Бедный мой чёрный Тоби, куда мне тебя девать, ведь мы отправляемся в Байрет! Марта объявила мне об отъезде с такой весёлой решимостью, что я даже не стала спорить! Ба, да я возьму тебя с собой, так будет проще всего, да и честнее. Я же обещала тебе, что мы больше никогда не расстанемся. Я уже привыкла к твоему молчаливому обожанию, мне необходимо видеть рядом с моей длинной тенью твою короткую квадратную тень. Ты так любишь меня, что никогда не потревожишь мой сон, для тебя священны моя печаль и моё молчание, и я тоже люблю тебя, мой маленький чудный пёсик, мой верный страж. Мне становится весело, как в прежние юные годы, когда я вижу, как ты чинно выступаешь рядом со мной, держа в широко разинутой пасти большое зелёное яблоко, с которым ты можешь носиться целый день, или как ты упорно стараешься выцарапать когтями цветы на ковре. Ты ведь живёшь, мой милый наивный пёсик, в окружении тайн и загадок. Тайна ярких цветов на обивке кресел, лукавство зеркала, откуда за тобой следит чёрненький бульдог – твой двойник, коварство кресла-качалки, которое отступает, как только ты дотрагиваешься до него лапой… Но ты не стремишься во что бы то ни стало проникнуть в глубины этих тайн. Ты вздыхаешь, злишься иногда, а иногда сконфуженно улыбаешься и снова берёшься за своё жёваное зелёное яблоко.

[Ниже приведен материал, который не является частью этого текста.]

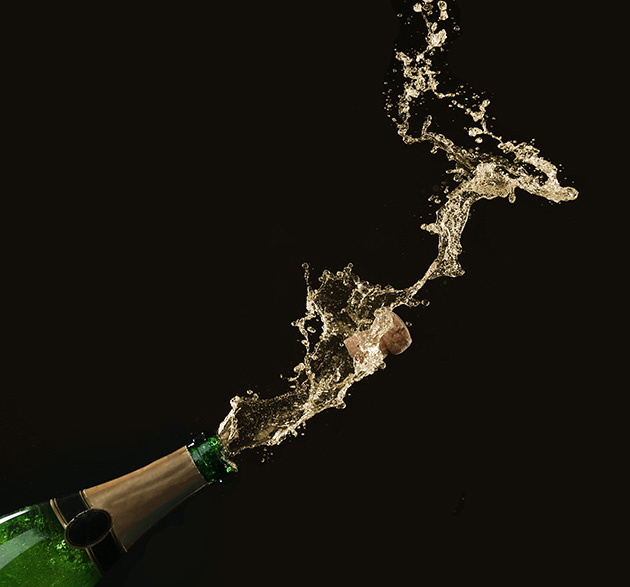 7 Champagner-Sünden – und wie Sie sie elegant vermeiden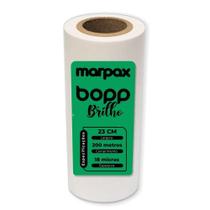 BOPP Brilho para Laminação A4 Ofício 23cmx200M Marpax 01un BOPP Brilho para Laminação A4 Ofício 23cmx200M Marpax 01un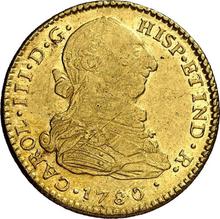 2 Escudos 1780 P SF 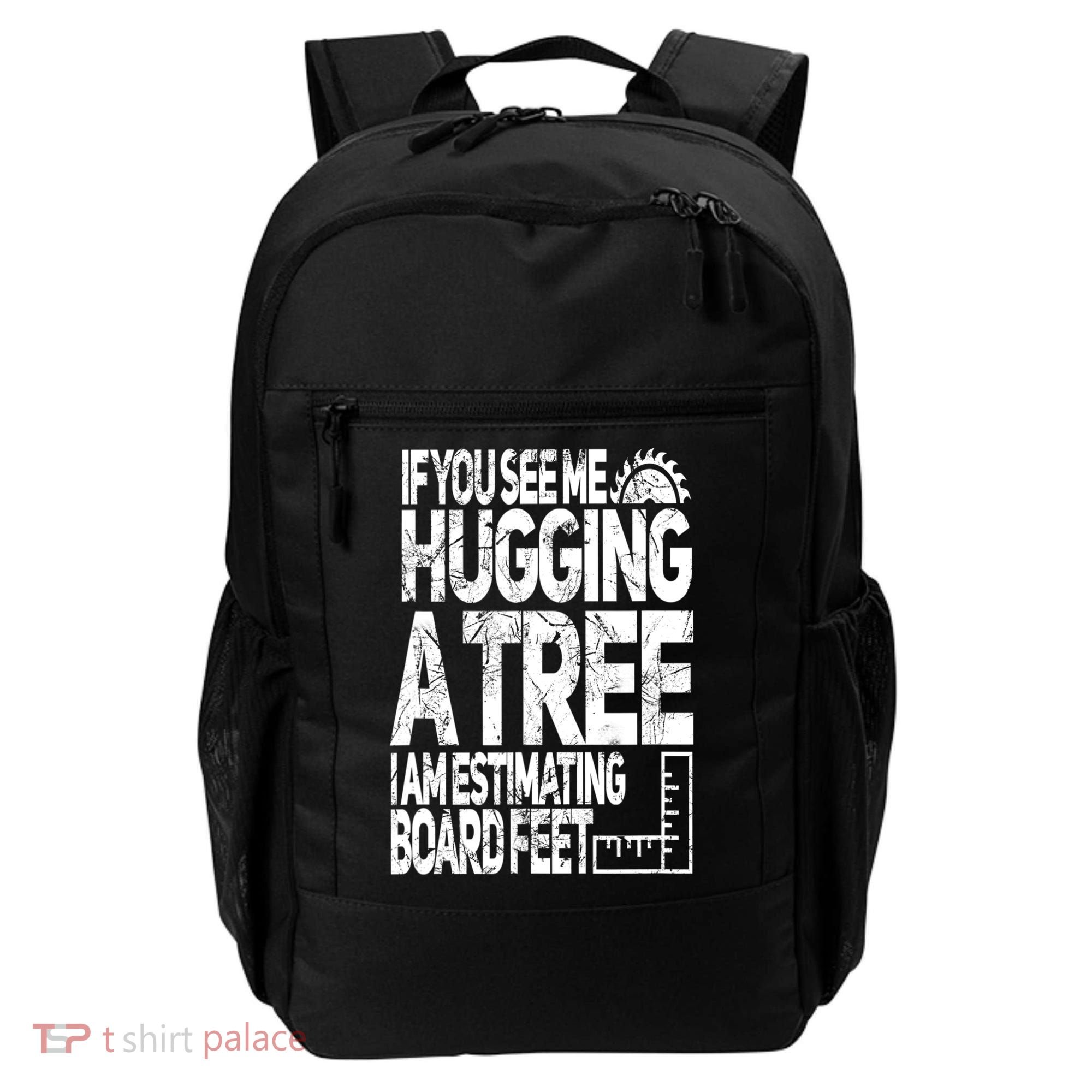 Funny Woodworking Gift For Woodworkers Backpack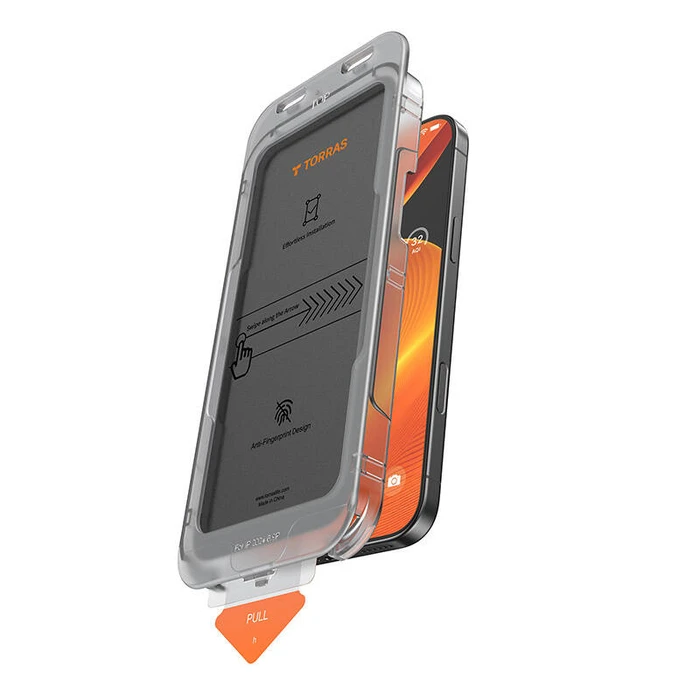 Screen Protector Torras Install Master Privacy Glass for iPhone 16 Plus
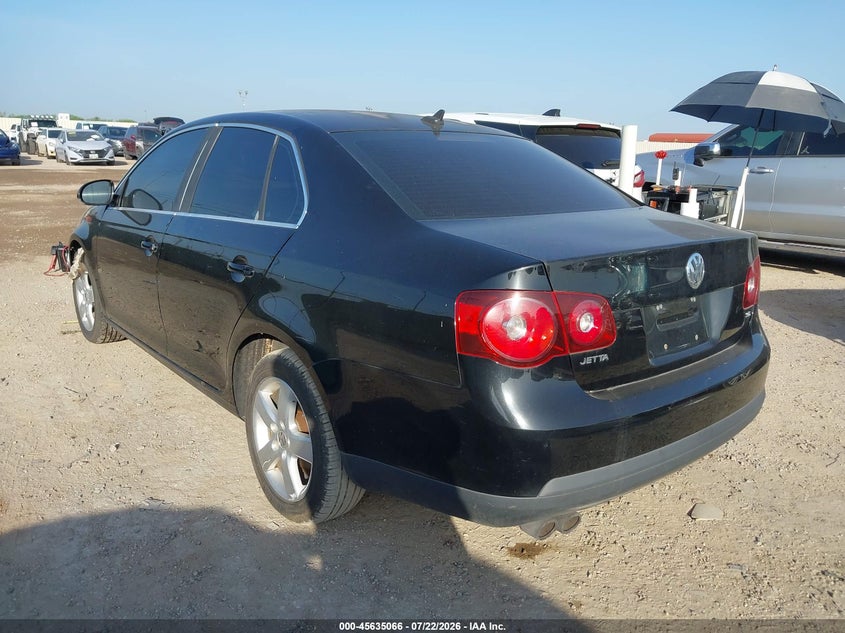 2008 VOLKSWAGEN JETTA auction photo 3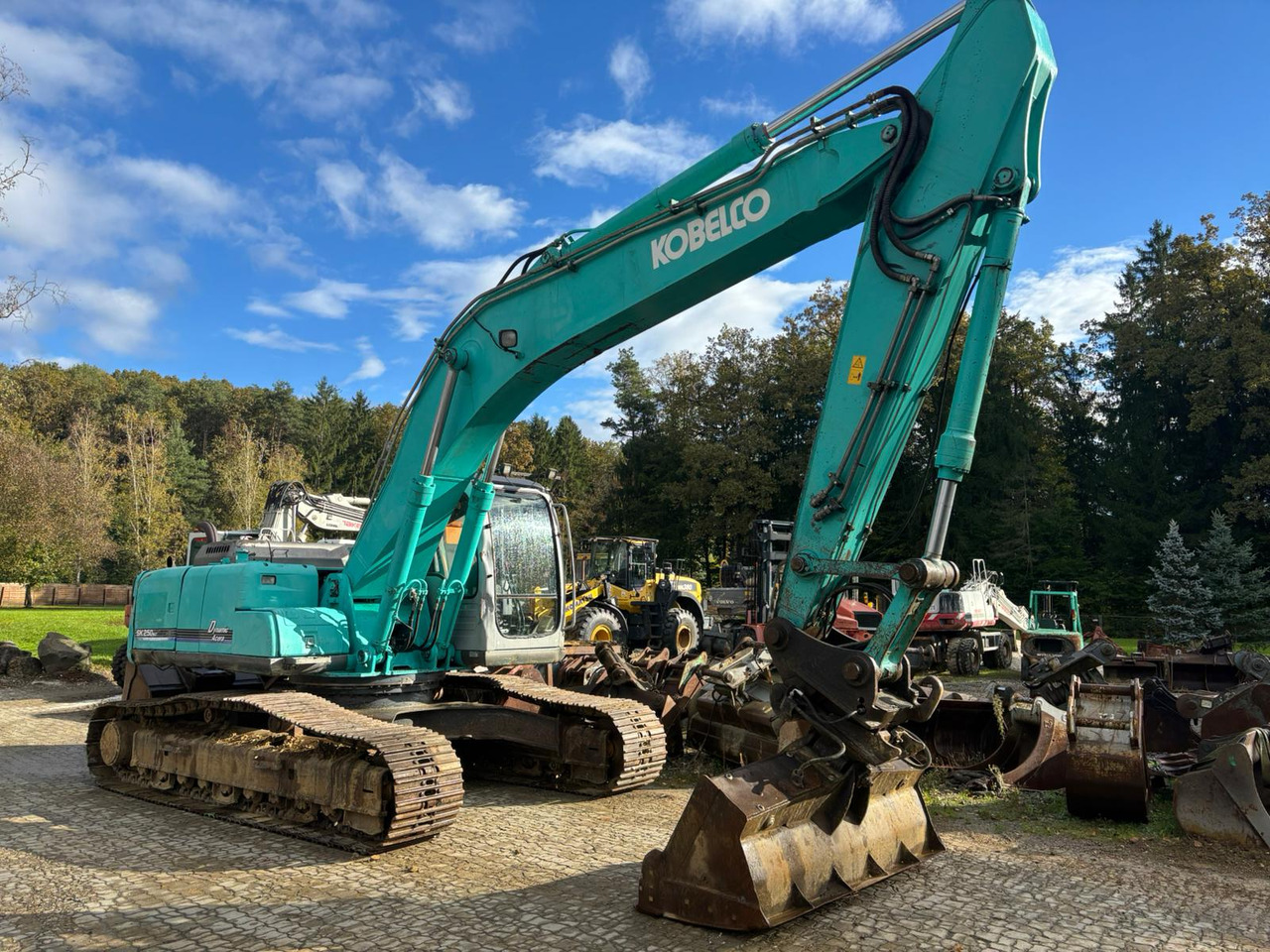 KOBELCO SK 250 NLC-6ES - Kāpurķēžu ekskavators: foto 3 KOBELCO SK 250 NLC-6ES - Kāpurķēžu ekskavators: foto 3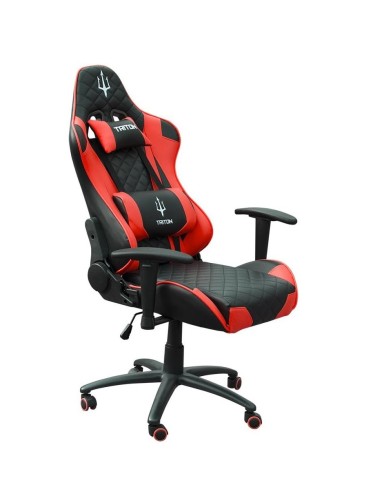 Sedia gaming Atlantis Triton nero/rosso 360° P050-X3-BR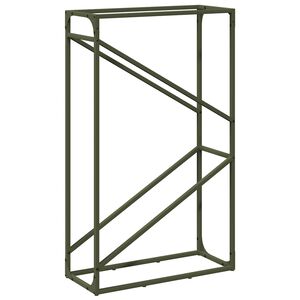 vidaXL Polttopuut 60x25x100 cm Kylm&auml;valssattu ter&auml;s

Ведь всего каких-то неполных два месяца назад я тоже говорила себе: «Всё идёт так, как положено. Мой повелитель лучше меня знает, что надо делать». А теперь меня мучают ужасные мысли, я бегу от самой себя. Бегу от самой себя! Постарайся понять, мой маленький доверчивый пёсик, полный той веры, которую утратила я, истинный смысл этих слов. Право, для меня лучше, во сто крат лучше, заносить всякий вздор в свою тетрадь или слушать Клодину и Каллиопу, чем слишком долго оставаться наедине со своими горькими мыслями…
Теперь у нас только и разговоров, что о нашем путешествии. Каллиопа все уши мне прожужжала, её очень огорчает наш отъезд, она без конца повторяет: «Силы небесные!» и «poulaki mou».